Опубликовано в журнале Звезда, номер 12, 2024
Григорий Князев. Последнее лето: Стихи.
СПб.: Сборка, 2024
Новая книга стихов Григория Князева с грустным названием «Последнее лето» стала во многом безрадостным промежуточным итогом его жизни. Подзаголовок — «Памяти родных» — говорит сам за себя. Многие тексты звучат как эпитафия самым близким людям. Но удивляешься дару автора не терять присутствия духа и не таить обиду на Бога и Его промысел, думая только об одном: как сохранить в душе и в мире «частицу света, каплю света». Подобный дар не что иное, как подлинная любовь к жизни:
Но, что бы ни случилось на пути,
Твой замысел неведомый приму я,
Моля: «Прости меня и защити!»,
Все радости и горести рифмуя.
Художественный мир Князева — сад, в котором легко и радостно дышится. Здесь печаль по-пушкински светла, а любой, даже самый тяжелый жизненный опыт преображается в поэзию. Потому что поэзия — единственно возможный способ бытования для автора.

━━━━━━━━━━━━━━━━━━━━

- _Короткая задача 1_:
Отредактируйте фрагмент рецензии на сборник стихов, который начинается словами «СПб.: Сборка, 2024» и заканчивается словами «и горести рифмуя.», заменив «эпитафия» на «элегия».
Текст и записи представляют собой отдельные, не связанные между собой материалы.

- _Записи_:
━━━━━━━━━━━━━━━━━━━━

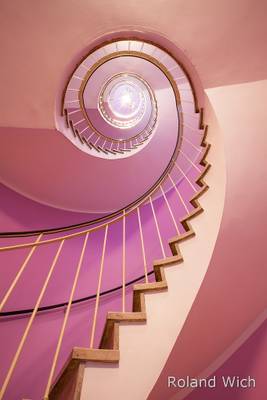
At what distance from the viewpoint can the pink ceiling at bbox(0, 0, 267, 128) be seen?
217 cm

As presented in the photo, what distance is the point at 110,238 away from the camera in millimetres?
4793

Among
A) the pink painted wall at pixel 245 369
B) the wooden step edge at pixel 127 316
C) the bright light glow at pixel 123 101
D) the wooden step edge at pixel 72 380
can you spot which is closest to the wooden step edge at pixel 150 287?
the wooden step edge at pixel 127 316

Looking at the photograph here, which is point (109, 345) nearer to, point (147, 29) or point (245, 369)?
point (245, 369)

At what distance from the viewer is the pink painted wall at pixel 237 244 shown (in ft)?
6.82

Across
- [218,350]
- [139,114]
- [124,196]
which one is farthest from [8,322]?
[139,114]

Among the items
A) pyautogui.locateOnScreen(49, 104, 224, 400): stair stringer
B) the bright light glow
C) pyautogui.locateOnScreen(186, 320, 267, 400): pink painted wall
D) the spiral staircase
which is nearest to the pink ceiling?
the spiral staircase

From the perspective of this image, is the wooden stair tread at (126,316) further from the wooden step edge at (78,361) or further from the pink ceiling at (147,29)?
the pink ceiling at (147,29)

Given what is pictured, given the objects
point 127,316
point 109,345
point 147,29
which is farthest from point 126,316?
point 147,29

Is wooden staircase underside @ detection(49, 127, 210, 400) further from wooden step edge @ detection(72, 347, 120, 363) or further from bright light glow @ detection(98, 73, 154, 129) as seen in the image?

━━━━━━━━━━━━━━━━━━━━

- _Короткая задача 2_:
Скопируйте без изменений записи начиная со строки, содержащей «Given what is pictured, given the objects», и до конца записей включительно.

- _Ответ с разбором 1_:
СПб.: Сборка, 2024
Новая книга стихов Григория Князева с грустным названием «Последнее лето» стала во многом безрадостным промежуточным итогом его жизни. Подзаголовок — «Памяти родных» — говорит сам за себя. Многие тексты звучат как элегия самым близким людям. Но удивляешься дару автора не терять присутствия духа и не таить обиду на Бога и Его промысел, думая только об одном: как сохранить в душе и в мире «частицу света, каплю света». Подобный дар не что иное, как подлинная любовь к жизни:
Но, что бы ни случилось на пути,
Твой замысел неведомый приму я,
Моля: «Прости меня и защити!»,
Все радости и горести рифмуя.

- _Ответ с разбором 2_:
Given what is pictured, given the objects
point 127,316
point 109,345
point 147,29
which is farthest from point 126,316?
point 147,29

Is wooden staircase underside @ detection(49, 127, 210, 400) further from wooden step edge @ detection(72, 347, 120, 363) or further from bright light glow @ detection(98, 73, 154, 129) as seen in the image?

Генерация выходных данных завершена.